Disclaimer: Just playing, will put everything back when finished.
It's true, she's not particularly observant when it comes to table manners. Growing up with a full membership to the eat-it-all-now-because-you-might-not-get-the-chanc e-later club will do that to a girl.
And she has gotten better about actually tasting her meals in recent years, but after spending weeks in a world that didn't know what a cheeseburger was, she's more than a little enthusiastic about chowing down at Granny's.
She's already inhaled one burger with fries, and is working on her second when she feels a hand on her arm.
"Slow down, Emma. It's not going to grow legs and run away from you," Snow reassures, but her response is to raise an eyebrow while swallowing the large bite she'd just taken out of burger two.
"It just might, knowing this town," she shoots back, moving to take another bite. But Snow's grip tightens, stopping her progress.
"What now?" she frowns, meeting her mother's eyes and noting the empathy and a touch of pain in them with confusion.
"I may have grown up in a castle, but I know."
"Know what?" Emma asks, even more confused, until Snow looks at her food and back at her and realization smacks her upside the head.
Snow had been a thief once too, a fugitive. She knew hunger, knew the fear of not knowing when the next meal would come. And now she's here telling her it's okay to slow down, to savor, with the implicit promise that there will be more should she need it.
Such a simple thing, who knew it could suddenly make her vision blurry.
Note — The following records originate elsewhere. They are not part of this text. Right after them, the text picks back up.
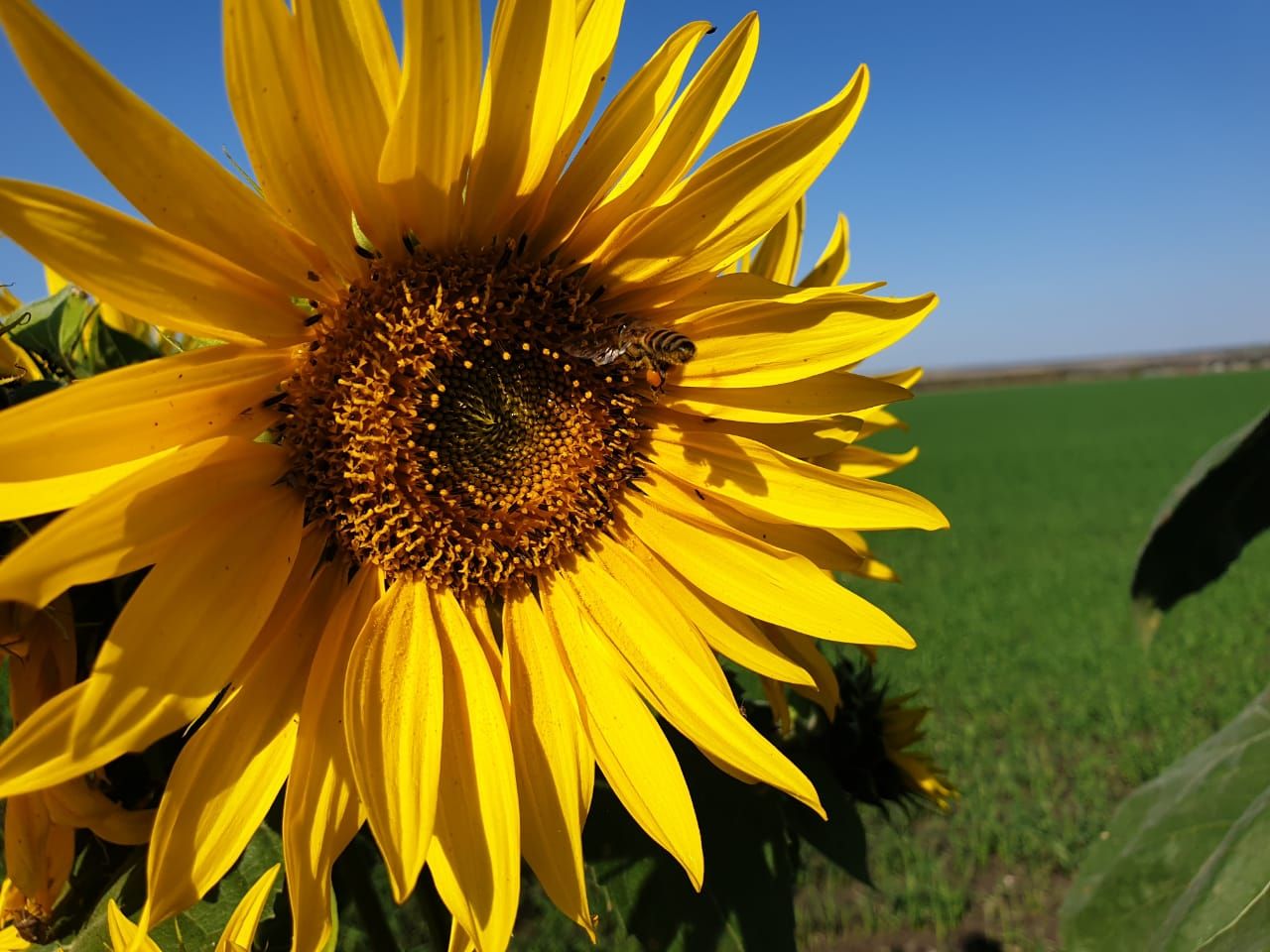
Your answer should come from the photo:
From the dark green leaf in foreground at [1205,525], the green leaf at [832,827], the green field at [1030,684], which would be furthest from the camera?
the green field at [1030,684]

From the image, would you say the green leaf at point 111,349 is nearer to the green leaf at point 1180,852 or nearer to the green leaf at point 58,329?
the green leaf at point 58,329

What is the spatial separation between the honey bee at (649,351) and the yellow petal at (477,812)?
0.39 metres

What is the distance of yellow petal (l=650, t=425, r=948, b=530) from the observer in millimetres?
1007

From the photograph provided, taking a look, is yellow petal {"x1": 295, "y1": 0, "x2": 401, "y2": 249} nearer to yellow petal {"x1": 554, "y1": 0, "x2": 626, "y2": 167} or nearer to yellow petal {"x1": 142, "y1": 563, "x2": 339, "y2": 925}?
yellow petal {"x1": 554, "y1": 0, "x2": 626, "y2": 167}

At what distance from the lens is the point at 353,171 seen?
2.66 ft

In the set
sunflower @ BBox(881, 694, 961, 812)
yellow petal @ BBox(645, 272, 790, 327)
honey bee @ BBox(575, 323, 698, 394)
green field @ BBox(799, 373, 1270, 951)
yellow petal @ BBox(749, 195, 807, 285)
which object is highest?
yellow petal @ BBox(749, 195, 807, 285)

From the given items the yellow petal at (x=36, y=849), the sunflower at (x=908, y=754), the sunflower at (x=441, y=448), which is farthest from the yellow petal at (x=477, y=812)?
the sunflower at (x=908, y=754)

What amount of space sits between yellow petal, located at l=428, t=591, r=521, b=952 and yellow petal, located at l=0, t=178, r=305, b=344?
41 cm

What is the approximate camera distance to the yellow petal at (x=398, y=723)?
799 mm

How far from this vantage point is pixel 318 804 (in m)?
0.81

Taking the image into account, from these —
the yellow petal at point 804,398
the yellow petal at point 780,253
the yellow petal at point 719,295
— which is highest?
the yellow petal at point 780,253

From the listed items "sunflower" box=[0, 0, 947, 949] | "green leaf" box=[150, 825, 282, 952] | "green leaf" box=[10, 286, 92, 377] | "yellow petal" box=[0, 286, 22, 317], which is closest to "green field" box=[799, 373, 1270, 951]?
"sunflower" box=[0, 0, 947, 949]

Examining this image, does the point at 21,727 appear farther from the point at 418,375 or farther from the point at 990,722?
the point at 990,722

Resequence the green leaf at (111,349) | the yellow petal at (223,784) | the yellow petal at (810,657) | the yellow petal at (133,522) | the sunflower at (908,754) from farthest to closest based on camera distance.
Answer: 1. the sunflower at (908,754)
2. the yellow petal at (810,657)
3. the green leaf at (111,349)
4. the yellow petal at (223,784)
5. the yellow petal at (133,522)
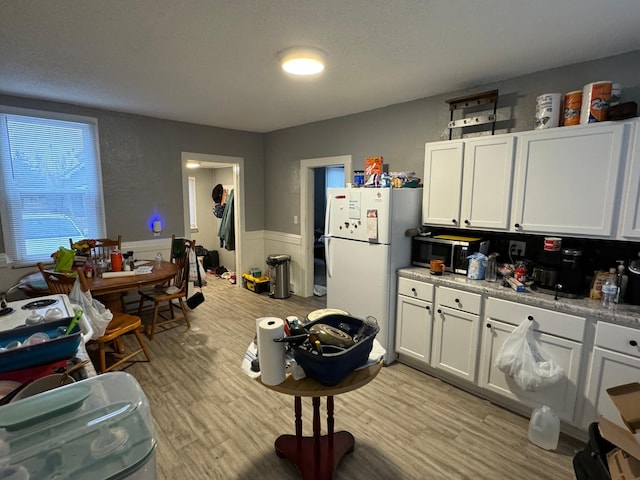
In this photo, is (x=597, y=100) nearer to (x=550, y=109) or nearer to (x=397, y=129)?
(x=550, y=109)

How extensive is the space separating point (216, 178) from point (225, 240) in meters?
1.59

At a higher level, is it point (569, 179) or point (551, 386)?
point (569, 179)

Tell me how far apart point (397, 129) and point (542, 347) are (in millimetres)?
2361

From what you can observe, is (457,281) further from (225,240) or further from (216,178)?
(216,178)

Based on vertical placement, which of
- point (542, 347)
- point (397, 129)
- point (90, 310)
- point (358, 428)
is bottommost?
point (358, 428)

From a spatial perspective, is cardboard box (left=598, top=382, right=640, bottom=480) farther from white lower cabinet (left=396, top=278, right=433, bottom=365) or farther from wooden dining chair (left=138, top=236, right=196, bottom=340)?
wooden dining chair (left=138, top=236, right=196, bottom=340)

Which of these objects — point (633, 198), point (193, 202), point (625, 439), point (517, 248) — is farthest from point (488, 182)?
point (193, 202)

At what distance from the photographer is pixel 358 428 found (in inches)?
85.4

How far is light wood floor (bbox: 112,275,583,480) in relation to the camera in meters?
1.85

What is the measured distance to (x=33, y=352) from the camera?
111cm

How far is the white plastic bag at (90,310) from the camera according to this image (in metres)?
2.31

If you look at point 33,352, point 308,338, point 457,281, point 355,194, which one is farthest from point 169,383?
point 457,281

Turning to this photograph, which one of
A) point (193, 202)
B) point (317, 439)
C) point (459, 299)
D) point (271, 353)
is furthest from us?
point (193, 202)

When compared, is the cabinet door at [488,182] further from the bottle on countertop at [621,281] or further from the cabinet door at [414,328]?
the cabinet door at [414,328]
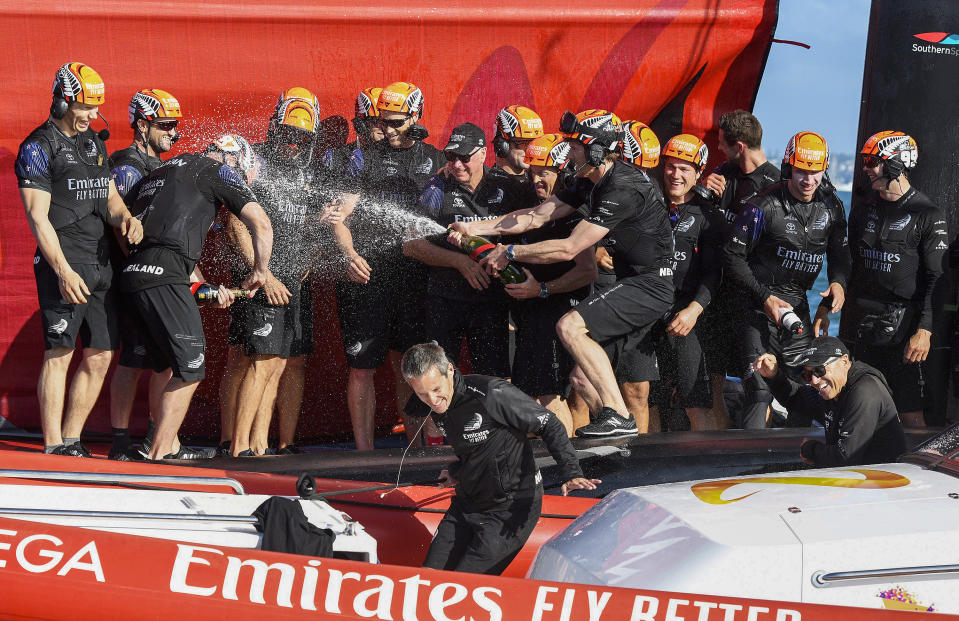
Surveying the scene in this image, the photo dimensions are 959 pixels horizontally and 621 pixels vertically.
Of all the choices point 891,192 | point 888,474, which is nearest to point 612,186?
point 891,192

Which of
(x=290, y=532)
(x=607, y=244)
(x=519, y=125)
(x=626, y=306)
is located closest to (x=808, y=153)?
(x=607, y=244)

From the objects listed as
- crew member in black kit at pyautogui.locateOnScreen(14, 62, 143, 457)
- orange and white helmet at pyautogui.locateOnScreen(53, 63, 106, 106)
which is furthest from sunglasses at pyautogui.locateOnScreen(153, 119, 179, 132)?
orange and white helmet at pyautogui.locateOnScreen(53, 63, 106, 106)

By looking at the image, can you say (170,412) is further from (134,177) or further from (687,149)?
(687,149)

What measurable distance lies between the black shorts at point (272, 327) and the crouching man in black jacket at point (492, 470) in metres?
1.68

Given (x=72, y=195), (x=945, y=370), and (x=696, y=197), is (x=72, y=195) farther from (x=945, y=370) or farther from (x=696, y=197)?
(x=945, y=370)

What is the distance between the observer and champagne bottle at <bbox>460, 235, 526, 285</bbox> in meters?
5.45

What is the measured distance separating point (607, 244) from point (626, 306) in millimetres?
392

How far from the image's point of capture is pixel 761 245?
582cm

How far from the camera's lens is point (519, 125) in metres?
5.80

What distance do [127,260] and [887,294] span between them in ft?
13.0

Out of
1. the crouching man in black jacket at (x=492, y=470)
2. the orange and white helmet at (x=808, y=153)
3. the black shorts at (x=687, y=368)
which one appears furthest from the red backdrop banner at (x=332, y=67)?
the crouching man in black jacket at (x=492, y=470)

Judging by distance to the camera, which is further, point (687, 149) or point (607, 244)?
point (687, 149)

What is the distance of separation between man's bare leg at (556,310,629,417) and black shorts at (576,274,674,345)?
5cm

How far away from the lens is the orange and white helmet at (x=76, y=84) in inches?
198
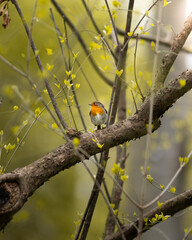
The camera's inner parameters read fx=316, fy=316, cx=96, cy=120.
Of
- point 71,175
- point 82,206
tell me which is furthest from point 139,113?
point 82,206

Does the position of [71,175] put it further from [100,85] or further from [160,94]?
[160,94]

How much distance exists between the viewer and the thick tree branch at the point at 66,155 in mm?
Result: 1724

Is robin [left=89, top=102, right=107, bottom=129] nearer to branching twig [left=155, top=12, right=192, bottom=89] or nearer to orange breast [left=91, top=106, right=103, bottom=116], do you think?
orange breast [left=91, top=106, right=103, bottom=116]

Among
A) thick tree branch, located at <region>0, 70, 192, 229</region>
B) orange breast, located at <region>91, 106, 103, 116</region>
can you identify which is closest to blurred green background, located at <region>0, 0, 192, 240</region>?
orange breast, located at <region>91, 106, 103, 116</region>

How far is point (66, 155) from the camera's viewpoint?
196 cm

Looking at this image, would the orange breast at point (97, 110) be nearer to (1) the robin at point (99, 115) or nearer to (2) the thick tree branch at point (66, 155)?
(1) the robin at point (99, 115)

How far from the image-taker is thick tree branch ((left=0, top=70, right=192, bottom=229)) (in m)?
1.72

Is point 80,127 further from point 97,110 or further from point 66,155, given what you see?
point 66,155

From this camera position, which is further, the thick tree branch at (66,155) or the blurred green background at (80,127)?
the blurred green background at (80,127)

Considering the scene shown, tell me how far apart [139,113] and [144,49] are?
14.6ft

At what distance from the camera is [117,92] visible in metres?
2.69

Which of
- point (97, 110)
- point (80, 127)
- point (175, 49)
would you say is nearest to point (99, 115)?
point (97, 110)

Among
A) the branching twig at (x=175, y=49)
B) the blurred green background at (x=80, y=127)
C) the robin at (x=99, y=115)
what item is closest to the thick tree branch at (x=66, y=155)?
the branching twig at (x=175, y=49)

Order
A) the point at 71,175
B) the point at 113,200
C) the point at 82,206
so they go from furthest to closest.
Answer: the point at 82,206, the point at 71,175, the point at 113,200
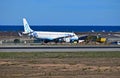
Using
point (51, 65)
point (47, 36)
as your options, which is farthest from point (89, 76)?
point (47, 36)

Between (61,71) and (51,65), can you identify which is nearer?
(61,71)

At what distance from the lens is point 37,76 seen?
109 feet

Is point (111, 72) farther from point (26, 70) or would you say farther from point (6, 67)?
point (6, 67)

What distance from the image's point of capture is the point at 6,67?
40562 millimetres

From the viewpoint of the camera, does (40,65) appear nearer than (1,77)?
No

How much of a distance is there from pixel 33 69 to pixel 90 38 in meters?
68.1

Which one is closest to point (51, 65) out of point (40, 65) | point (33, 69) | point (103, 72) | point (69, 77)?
point (40, 65)

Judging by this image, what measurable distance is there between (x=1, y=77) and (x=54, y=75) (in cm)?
419

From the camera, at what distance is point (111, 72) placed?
120 feet

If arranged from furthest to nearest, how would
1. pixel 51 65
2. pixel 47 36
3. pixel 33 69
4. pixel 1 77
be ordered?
pixel 47 36 → pixel 51 65 → pixel 33 69 → pixel 1 77

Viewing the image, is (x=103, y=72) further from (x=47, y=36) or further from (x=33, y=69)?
(x=47, y=36)

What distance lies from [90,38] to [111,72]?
69.7 meters

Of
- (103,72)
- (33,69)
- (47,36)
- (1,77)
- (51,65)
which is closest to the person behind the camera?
(1,77)

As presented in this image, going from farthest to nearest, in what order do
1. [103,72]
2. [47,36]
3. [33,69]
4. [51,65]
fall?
1. [47,36]
2. [51,65]
3. [33,69]
4. [103,72]
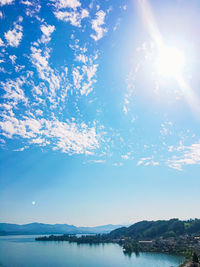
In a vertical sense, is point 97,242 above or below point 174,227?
below

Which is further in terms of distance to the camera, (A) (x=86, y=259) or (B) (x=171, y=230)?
(B) (x=171, y=230)

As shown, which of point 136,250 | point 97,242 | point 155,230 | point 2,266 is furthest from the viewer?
point 155,230

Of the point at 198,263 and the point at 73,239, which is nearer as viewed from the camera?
the point at 198,263

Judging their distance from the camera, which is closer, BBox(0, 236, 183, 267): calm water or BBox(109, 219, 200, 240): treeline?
BBox(0, 236, 183, 267): calm water

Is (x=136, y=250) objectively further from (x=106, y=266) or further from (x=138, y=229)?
(x=138, y=229)

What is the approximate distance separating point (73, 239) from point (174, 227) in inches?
3237

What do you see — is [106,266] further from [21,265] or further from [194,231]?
[194,231]

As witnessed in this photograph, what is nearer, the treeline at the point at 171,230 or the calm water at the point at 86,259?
the calm water at the point at 86,259

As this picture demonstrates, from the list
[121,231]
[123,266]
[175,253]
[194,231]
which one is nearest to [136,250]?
[175,253]

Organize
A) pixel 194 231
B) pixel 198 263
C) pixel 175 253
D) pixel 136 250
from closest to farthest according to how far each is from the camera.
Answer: pixel 198 263 → pixel 175 253 → pixel 136 250 → pixel 194 231

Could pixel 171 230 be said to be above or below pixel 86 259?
above

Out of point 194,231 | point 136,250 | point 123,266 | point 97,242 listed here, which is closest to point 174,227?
point 194,231

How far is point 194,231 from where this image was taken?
125 metres

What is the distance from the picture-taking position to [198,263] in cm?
4069
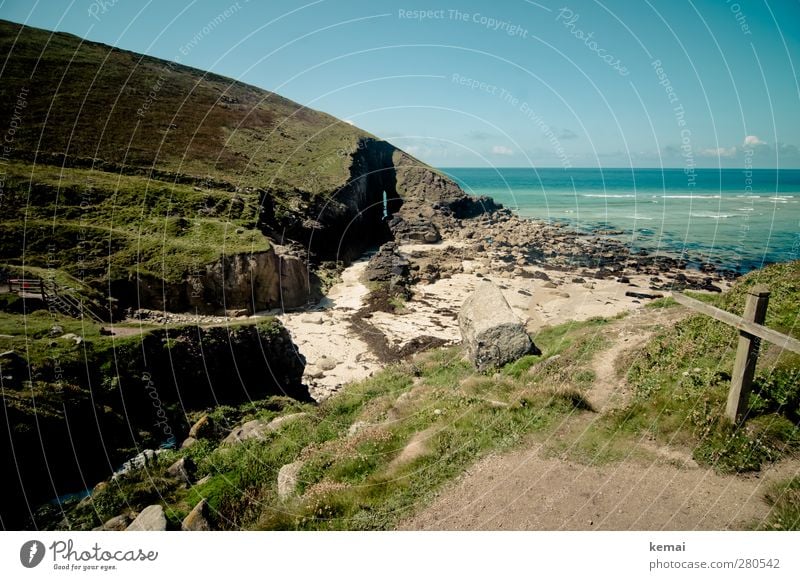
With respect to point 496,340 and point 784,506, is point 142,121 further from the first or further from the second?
point 784,506

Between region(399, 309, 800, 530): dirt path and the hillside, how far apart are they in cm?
2085

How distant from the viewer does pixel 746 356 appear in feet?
23.7

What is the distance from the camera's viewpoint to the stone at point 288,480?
8516 mm

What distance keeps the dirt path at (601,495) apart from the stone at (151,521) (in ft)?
16.2

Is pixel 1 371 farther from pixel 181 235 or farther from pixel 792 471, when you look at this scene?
pixel 181 235

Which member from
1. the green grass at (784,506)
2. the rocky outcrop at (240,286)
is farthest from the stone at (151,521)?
the rocky outcrop at (240,286)

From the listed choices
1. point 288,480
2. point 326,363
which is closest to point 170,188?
point 326,363

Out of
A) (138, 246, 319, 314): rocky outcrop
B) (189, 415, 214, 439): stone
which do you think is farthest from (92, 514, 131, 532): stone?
(138, 246, 319, 314): rocky outcrop

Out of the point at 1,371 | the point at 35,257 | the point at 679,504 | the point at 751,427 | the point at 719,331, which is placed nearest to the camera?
the point at 679,504

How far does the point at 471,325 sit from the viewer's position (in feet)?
50.6

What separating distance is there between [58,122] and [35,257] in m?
26.1

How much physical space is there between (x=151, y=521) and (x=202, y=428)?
215 inches

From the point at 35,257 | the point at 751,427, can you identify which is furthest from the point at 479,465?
the point at 35,257

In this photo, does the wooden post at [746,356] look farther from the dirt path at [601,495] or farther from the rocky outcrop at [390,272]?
the rocky outcrop at [390,272]
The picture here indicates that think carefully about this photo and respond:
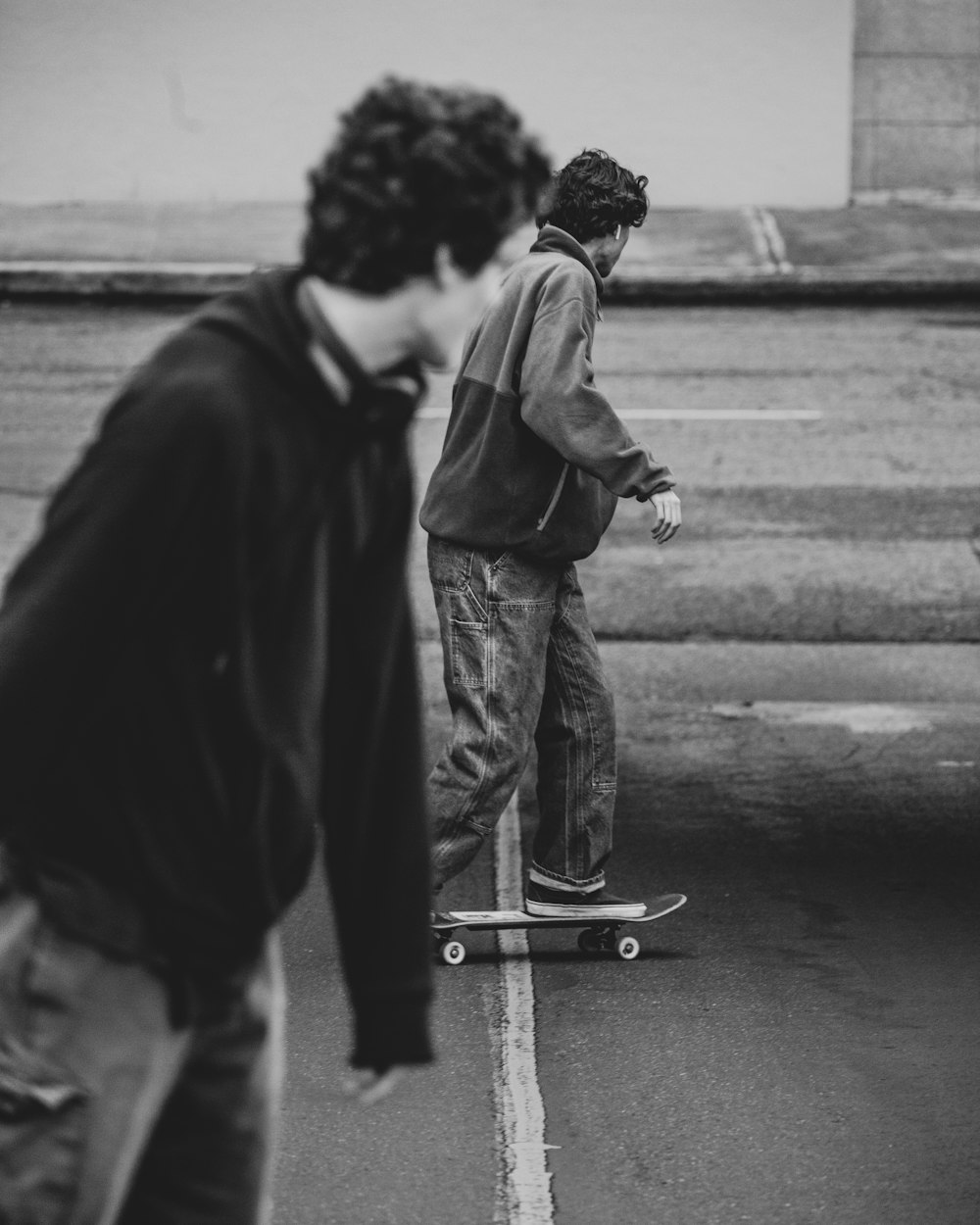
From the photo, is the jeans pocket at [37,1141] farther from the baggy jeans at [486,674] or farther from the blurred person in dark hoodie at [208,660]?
the baggy jeans at [486,674]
Don't you dare cry on your burger, Emma, she tries to chastise herself, but once again Snow comes to her rescue.
"Not to mention your face is covered in ketchup," Emma hears her sigh, a wet napkin making contact with her cheek.
"Ack! Stop it!" she jumps, trying to wriggle away, her outburst causing David and Henry to look up from their own conversation and burst out laughing.
"Gramma's just making up for lost time, Mom," Henry manages to squeak through his giggles.
"Watch out kid," Emma smirks back, wiping away the wet spot and looking at Henry's own condiment covered face.
"Grandmothers are even more smothering when it comes to their grandkids."
He never sees the wet napkin coming, and this time it's her turn to laugh.
And after everybody's faces are pronounced clean, Emma continues to eat her second burger, and happily takes on a third.
Her pace, however, is considerably slower.